**Vorgegebener Text**.

Potsdams Landwirte leiden unter Hundehaufen: Die Kot-Sünder

„Leinen los“ heißt es, wenn Hundebesitzer ins Grüne fahren. Aber die Haufen ihrer Tiere richten immensen Schaden für landwirtschaftliche Betriebe an.

Von Carsten Holm

Potsdam - Zu Dutzenden kommen sie morgens vor der Arbeit oder am späten Nachmittag nach Feierabend, am Wochenende sind es nicht selten bis zu 100. Sie nähern sich mit ihren Autos, die oft ein „B“-Kennzeichen tragen, den Grünflächen in Satzkorn, Marquardt und Fahrland. Sie halten an, öffnen ihre Kofferklappen, und dann heißt es „Leinen los!“ für ihre Vierbeiner. 

„Die Hunde schießen”, hat der Landwirt Thorsten Huschke oft beobachtet, „querfeldein über unsere Felder, zertrampeln frisch gesätes Saatgut und zerstören die Keimlinge. Ihre Herrchen hindern sie nicht daran, ihre Haufen auf dem Heu zu hinterlassen oder draufzupinkeln.“ Zudem habe sich das Verhalten des Wildes verändert, Rehe stünden „aus panischer Angst vor Hunden überall in Deckung im Gebüsch“.

Saatgut wird zertrampelt, Keimlinge zerstört, Heu unbrauchbar

Huschke, der mit seinem Bruder Dirk große Flächen in Satzkorn bewirtschaftet, hat Mühe, seinen Zorn auf die Gassi-Ausflügler im Zaum zu halten. „Die halten sich für tierlieb und nehmen überhaupt nicht wahr, was sie hier draußen in der Natur anrichten“, sagt er. Und er wirkt etwas traurig, wenn er hinzufügt: „Ich glaube, die Städter verstehen das Dorf und die Landwirtschaft falsch. Sie haben ein verklärtes Bild davon.“ Jetzt, wo es früher dunkel werde, reisten sie auch noch mit Stirnlampen an, „damit sie nicht in irgendetwas hineintreten“.

Hundeauslaufgebiete wie hier im Berliner Grunewald fehlen.
Hundeauslaufgebiete wie hier im Berliner Grunewald fehlen.

© Andreas Klaer

Die Rechtslage ist zwiespältig. Eindeutig ist sie in der Innenstadt und in großen Teilen Babelsbergs geregelt: dort herrscht weiträumig Leinenzwang, genau wie beispielsweise in öffentlich zugänglichen Park- und Grünanlagen, in Wäldern, auf Volksfesten, in Fußgängerzonen und in öffentlichen Verkehrsmitteln. Komplizierter ist die Lage auf dem Land. Dort herrscht zwar kein Leinenzwang, aber dennoch dürfen sich Hunde nicht auf Feldern austoben und Beete umpflügen. Hier greift aber kein Gebot oder Verbot, das das Ordnungsamt überwacht. Richten die Hunde bei ihren Notdurft-Exkursionen Schaden auf privaten Grundstücken der Bauern an, können die Landwirte dies als Eigentümer zur Anzeige bringen und Schadenersatz einklagen. Es zeigt sich: auch wo kein Zwang zur Leine gilt, ist die Leine anzuraten.

**Rohe Einträge**.
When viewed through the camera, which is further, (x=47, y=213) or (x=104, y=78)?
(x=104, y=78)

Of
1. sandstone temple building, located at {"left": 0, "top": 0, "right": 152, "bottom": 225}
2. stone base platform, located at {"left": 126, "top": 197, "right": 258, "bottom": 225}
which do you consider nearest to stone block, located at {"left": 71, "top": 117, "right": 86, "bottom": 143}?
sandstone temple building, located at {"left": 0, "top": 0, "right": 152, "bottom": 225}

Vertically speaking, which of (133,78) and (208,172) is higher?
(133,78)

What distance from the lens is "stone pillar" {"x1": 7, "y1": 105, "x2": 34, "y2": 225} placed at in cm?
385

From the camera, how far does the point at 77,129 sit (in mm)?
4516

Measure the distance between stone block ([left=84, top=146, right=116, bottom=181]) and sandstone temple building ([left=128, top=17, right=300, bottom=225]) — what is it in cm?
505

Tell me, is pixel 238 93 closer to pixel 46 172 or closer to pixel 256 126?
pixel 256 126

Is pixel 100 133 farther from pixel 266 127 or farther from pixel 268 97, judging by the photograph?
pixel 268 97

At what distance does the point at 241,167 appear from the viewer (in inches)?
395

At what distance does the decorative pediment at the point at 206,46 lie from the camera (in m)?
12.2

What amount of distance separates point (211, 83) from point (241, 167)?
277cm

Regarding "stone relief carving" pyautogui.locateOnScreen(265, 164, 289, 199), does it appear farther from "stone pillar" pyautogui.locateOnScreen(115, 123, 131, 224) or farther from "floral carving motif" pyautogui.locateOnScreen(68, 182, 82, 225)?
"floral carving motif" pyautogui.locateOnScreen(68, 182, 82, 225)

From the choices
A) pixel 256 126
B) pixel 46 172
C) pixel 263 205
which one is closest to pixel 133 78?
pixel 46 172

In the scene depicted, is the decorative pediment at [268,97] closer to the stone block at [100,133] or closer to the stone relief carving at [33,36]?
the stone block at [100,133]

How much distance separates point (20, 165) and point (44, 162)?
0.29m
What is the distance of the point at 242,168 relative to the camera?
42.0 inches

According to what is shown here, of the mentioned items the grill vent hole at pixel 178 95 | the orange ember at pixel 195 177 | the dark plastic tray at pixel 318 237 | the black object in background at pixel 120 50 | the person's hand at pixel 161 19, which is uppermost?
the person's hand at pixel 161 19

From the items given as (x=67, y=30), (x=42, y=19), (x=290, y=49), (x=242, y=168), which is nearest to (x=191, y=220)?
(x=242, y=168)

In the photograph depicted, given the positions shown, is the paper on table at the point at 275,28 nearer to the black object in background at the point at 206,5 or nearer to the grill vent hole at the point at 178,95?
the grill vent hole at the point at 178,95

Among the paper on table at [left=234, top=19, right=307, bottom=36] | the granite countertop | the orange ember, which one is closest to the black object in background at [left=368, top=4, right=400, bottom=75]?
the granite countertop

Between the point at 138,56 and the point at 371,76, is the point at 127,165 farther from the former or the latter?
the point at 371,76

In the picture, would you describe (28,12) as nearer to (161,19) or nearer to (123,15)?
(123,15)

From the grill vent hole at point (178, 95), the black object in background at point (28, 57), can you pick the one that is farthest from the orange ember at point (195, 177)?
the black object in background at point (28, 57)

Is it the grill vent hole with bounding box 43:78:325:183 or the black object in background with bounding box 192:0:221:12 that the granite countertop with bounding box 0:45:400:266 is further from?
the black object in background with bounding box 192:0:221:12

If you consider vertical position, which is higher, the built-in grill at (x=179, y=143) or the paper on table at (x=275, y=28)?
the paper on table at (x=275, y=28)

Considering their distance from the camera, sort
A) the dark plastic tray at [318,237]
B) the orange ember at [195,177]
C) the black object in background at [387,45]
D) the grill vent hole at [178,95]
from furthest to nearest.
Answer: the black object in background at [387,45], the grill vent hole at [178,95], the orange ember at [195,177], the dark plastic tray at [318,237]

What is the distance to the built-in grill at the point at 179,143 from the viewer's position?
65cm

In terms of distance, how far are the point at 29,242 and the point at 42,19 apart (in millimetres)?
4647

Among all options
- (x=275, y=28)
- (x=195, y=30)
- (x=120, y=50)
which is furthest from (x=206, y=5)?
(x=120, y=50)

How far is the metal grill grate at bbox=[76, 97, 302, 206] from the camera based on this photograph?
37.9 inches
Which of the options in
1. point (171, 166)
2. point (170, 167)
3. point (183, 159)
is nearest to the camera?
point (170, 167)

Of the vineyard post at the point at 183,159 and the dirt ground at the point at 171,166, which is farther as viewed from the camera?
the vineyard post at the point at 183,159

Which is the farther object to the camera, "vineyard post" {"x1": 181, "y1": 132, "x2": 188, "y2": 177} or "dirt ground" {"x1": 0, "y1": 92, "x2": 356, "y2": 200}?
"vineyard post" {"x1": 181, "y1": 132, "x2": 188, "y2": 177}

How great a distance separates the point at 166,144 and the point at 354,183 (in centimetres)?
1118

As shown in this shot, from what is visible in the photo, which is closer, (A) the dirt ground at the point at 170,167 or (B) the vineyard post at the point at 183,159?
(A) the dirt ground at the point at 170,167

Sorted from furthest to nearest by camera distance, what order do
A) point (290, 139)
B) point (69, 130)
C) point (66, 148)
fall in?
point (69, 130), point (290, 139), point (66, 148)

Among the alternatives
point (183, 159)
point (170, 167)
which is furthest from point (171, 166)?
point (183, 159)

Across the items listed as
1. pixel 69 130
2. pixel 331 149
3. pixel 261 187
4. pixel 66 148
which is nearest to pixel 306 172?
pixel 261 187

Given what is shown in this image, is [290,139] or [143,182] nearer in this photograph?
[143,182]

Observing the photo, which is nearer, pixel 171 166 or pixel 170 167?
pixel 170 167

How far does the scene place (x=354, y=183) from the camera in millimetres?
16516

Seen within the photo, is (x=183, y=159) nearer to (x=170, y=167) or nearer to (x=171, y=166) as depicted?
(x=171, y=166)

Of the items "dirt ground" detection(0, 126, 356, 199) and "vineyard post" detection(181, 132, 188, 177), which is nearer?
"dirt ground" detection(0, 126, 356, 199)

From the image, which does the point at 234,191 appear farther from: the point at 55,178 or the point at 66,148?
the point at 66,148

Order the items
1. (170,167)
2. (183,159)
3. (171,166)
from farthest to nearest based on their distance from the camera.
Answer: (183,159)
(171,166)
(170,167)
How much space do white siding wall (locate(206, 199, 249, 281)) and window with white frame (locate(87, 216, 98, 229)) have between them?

**Aufgabe A**.
Beantworte anhand des vorgegebenen Textes kurz:
(i) In welchen Orten liegen die Grünflächen, zu denen die Hundebesitzer mit ihren Autos fahren?
(ii) Mit wem bewirtschaftet Thorsten Huschke große Flächen in Satzkorn?
(iii) Was können Landwirte tun, wenn Hunde auf ihren privaten Grundstücken Schaden anrichten?
**Aufgabe B**.
Stelle den Teil der Einträge, der mit der Zeile beginnt, die „From the image, which“ enthält, und mit dem Ende der Einträge schließt, als nummerierte Liste dar. Lass Leerzeilen weg.

**Schriftliche Lösung A**.
(i) In Satzkorn, Marquardt und Fahrland.
(ii) Mit seinem Bruder Dirk.
(iii) Sie können dies als Eigentümer zur Anzeige bringen und Schadenersatz einklagen.

**Schriftliche Lösung B**.
1. From the image, which does the point at 234,191 appear farther from: the point at 55,178 or the point at 66,148?
2. the point at 66,148
3. Order the items
4. 1. (170,167)
5. 2. (183,159)
6. 3. (171,166)
7. from farthest to nearest based on their distance from the camera.
8. Answer: (183,159)
9. (171,166)
10. (170,167)
11. How much space do white siding wall (locate(206, 199, 249, 281)) and window with white frame (locate(87, 216, 98, 229)) have between them?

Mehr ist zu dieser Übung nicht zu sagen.